### Problem details
Please recast the records from the line containing "How far from" through the end of the records as a JSON list of strings, one string per line, leaving out blank lines.

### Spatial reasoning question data

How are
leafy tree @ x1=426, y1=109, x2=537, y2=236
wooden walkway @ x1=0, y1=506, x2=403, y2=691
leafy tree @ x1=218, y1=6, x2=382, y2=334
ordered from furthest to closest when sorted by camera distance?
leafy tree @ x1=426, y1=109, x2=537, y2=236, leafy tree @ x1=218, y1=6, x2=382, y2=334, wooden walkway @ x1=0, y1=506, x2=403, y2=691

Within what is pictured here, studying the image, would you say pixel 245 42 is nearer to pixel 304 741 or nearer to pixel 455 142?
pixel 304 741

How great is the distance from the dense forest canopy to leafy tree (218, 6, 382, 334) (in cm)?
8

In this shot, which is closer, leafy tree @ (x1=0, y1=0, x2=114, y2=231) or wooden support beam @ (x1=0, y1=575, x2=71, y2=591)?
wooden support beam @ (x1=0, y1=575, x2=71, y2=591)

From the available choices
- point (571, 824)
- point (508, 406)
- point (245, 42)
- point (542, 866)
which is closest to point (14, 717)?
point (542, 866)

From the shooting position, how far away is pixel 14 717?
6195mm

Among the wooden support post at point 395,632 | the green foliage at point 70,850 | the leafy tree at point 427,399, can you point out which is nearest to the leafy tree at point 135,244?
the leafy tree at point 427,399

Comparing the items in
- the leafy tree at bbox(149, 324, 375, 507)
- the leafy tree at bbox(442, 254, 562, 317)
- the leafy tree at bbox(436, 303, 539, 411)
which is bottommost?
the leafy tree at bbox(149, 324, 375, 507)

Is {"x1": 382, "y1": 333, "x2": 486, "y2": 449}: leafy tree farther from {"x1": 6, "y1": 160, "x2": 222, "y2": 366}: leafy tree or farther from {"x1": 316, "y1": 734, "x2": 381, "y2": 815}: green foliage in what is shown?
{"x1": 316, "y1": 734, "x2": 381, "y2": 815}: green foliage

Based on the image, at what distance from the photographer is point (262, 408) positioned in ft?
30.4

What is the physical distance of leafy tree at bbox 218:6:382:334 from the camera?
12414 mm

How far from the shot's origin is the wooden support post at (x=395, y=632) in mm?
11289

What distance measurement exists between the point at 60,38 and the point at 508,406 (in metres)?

### The solution
[
  "How far from the shot's origin is the wooden support post at (x=395, y=632) in mm?",
  "11289",
  "What distance measurement exists between the point at 60,38 and the point at 508,406 (in metres)?"
]